Answering this wicked question lies at the heart of the rationale of the International Working Group on the Social Dynamics of Innovation Networks, co-organised by the Institute of Innovation and Governance Studies at the University of Twente. Over the last five years, the network has convened workshops in Nijmegen, Delft, Newcastle-upon-Tyne, Glasgow, Tampere, and Aachen that have sought to understand the relationship between innovative individuals, their wider social and professional networks, and the physical spaces within which they carry out their innovation.
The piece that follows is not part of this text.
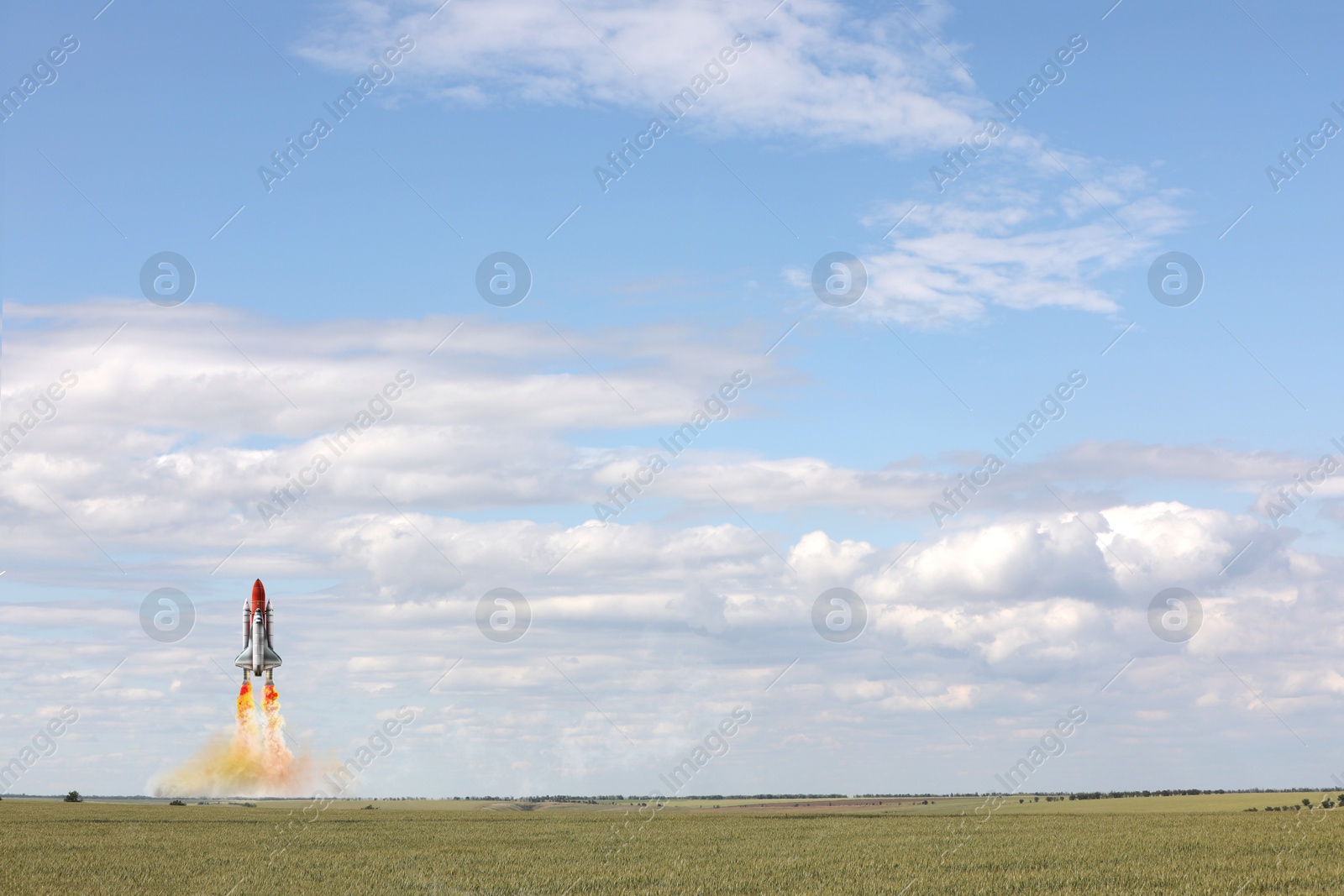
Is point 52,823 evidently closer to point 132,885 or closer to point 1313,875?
point 132,885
The results of their deliberations have finally been brought together in a volume within the prestigious Regional Studies Association book series, Regions and Cities, published by Routledge, entitled the Social dynamics of innovation networks.
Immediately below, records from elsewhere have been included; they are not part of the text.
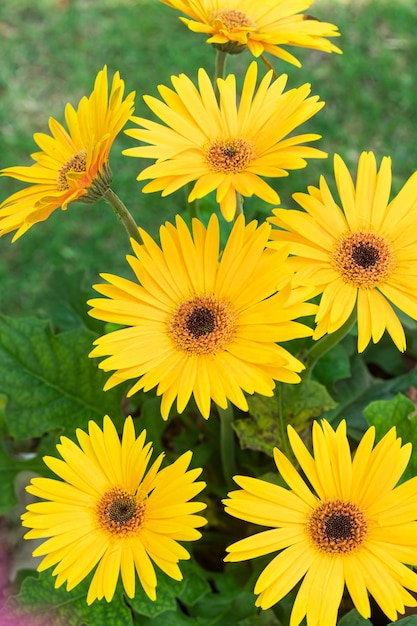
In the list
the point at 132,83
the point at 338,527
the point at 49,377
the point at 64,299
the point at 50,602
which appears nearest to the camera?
the point at 338,527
To mark this publication of this important work, the 2014 SDIN network meeting was arranged in Limburg, a province which is placing great emphasis on the development of new campus spaces to better position regional firms, universities and policy-makers within global innovation networks. The province is investing hundreds of millions of euros in developing new ‘knowledge community precincts’ at Greenport Venlo, the Heerlen Smart Services Hub and the Maastricht Health campus as well as the Limburg Knowledge Axis to create smaller cluster campuses across the region. A key site for Limburg is the Chemelot Campus for chemistry and new materials, and this provided the ideal opportunity for policy-makers to reflect on and digest the lessons of how to optimise local knowledge campuses to optimise contribution to innovation in international networks.
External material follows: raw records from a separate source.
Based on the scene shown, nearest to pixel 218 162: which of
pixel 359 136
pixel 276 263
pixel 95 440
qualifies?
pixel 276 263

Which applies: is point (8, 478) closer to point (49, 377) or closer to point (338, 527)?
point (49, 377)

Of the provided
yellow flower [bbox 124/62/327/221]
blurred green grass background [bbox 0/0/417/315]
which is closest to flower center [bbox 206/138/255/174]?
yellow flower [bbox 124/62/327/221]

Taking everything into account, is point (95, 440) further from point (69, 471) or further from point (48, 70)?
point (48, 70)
Alongside a full academic programme of twelve scientific processes, a policy panel of speakers from the Open University, Dutch Ministry of Economic Affairs, DG REGIO of the European Commission and the Province of Limburg presented their reflections on the policy challenges facing the development of smart, networked innovation campuses. The King’s Commissioner of the Province of Limburg, Theo Bovens, observed:
“The campus is not an end unto itself. The region’s small and medium-sized enterprises must also be linked, the region needs to attract new businesses, residents need employment, and our young people need education and training. We need to foster an entrepreneurial spirit to translate new expertise and research results into economic activity throughout the province. These are precisely the aspects that we as the provincial government wish to stimulate.”
The policy panel culminated with a launch of the book “the Social Dynamics of Innovation Networks”: to formally mark the occasion of that launch, the first official copy of the book was presented to Drs. Bovens.